Graphical methods for compactly illustrating and comparing distributions, particularly distributions arising from parameter estimation or prediction.
denstrip
implements the density strip for
illustrating a single univariate distribution. The darkness of the
density strip at a point is proportional to the density at that point.
A shortcut function denstrip.normal
draws the strip for the
given normal distribution.
densregion
implements the density region, which
illustrates the uncertainty surrounding a continuously-varying quantity
as a two-dimensional shaded region with darkness proportional to the
density. There are shortcut functions densregion.normal
and densregion.survfit
for computing and drawing the
region for normally-distributed predictions and survival curves,
respectively.
sectioned.density
implements the sectioned density plots
of Cohen and Cohen (2006). These illustrate distributions using
occlusion and varying shading. They were developed for
summarising data, but can also be used for illustrating known
distributions.
vwstrip
can be used to draw varying-width strips to
illustrate distributions, in a similar manner to the violin plot for
summarising data. The width of the strip is proportional to the density.
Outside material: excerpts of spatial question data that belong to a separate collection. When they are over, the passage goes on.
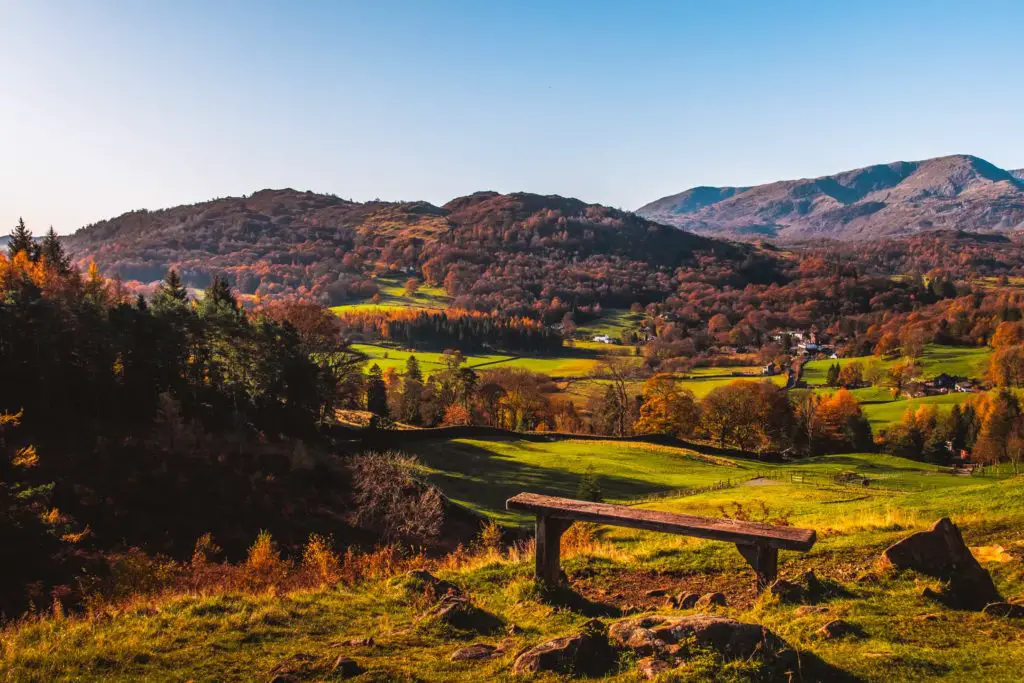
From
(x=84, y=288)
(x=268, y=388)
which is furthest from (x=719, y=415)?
(x=84, y=288)

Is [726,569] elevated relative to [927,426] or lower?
elevated

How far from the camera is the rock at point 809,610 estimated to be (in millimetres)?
10023

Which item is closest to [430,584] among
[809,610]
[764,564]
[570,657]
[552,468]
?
[570,657]

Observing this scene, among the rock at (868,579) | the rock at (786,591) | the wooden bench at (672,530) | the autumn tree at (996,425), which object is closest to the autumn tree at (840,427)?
the autumn tree at (996,425)

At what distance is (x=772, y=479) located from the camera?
50781 millimetres

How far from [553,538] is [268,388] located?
5428 centimetres

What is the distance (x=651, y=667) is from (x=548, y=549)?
4.27 meters

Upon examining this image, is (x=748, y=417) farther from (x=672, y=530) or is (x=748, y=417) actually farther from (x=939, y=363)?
(x=939, y=363)

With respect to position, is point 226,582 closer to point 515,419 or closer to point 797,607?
point 797,607

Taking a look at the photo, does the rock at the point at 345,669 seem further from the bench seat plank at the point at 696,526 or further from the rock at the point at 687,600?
the rock at the point at 687,600

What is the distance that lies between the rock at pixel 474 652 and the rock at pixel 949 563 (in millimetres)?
7625

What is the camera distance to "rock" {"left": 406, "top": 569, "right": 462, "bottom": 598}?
11.8 meters

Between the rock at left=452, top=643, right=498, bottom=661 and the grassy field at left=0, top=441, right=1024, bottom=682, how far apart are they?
0.14 m

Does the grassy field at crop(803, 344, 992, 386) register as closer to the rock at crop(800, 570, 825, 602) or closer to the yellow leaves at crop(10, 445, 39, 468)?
the yellow leaves at crop(10, 445, 39, 468)
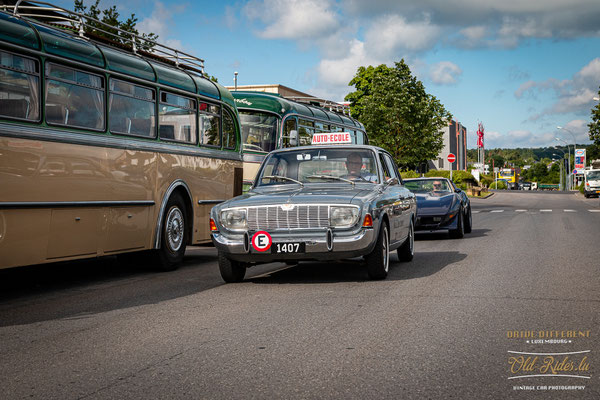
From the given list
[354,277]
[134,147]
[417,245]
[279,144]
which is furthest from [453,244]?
[134,147]

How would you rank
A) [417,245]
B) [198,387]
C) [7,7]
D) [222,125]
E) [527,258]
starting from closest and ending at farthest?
[198,387] < [7,7] < [527,258] < [222,125] < [417,245]

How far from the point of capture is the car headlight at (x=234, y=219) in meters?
9.25

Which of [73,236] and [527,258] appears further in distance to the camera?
Result: [527,258]

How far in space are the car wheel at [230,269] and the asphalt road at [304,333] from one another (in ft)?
0.69

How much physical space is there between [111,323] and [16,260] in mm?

A shortcut function vwstrip.normal
draws the strip for the
given normal distribution.
bpstrip
adapts the box-percentile plot to illustrate a
distribution instead of observed data. This strip has width
proportional to the probability of a more extreme point.
cistrip
implements the popular point and line figure for
illustrating point and interval estimates, for example from multiple
regression.
These methods are discussed in more detail by Jackson (2008).
Each function is designed to add a graphic to an existing set of plot axes. The plots can be added to either base graphics or lattice panels.
Jackson, C. H. (2008) Displaying uncertainty with shading. The American Statistician, 62(4):340-347.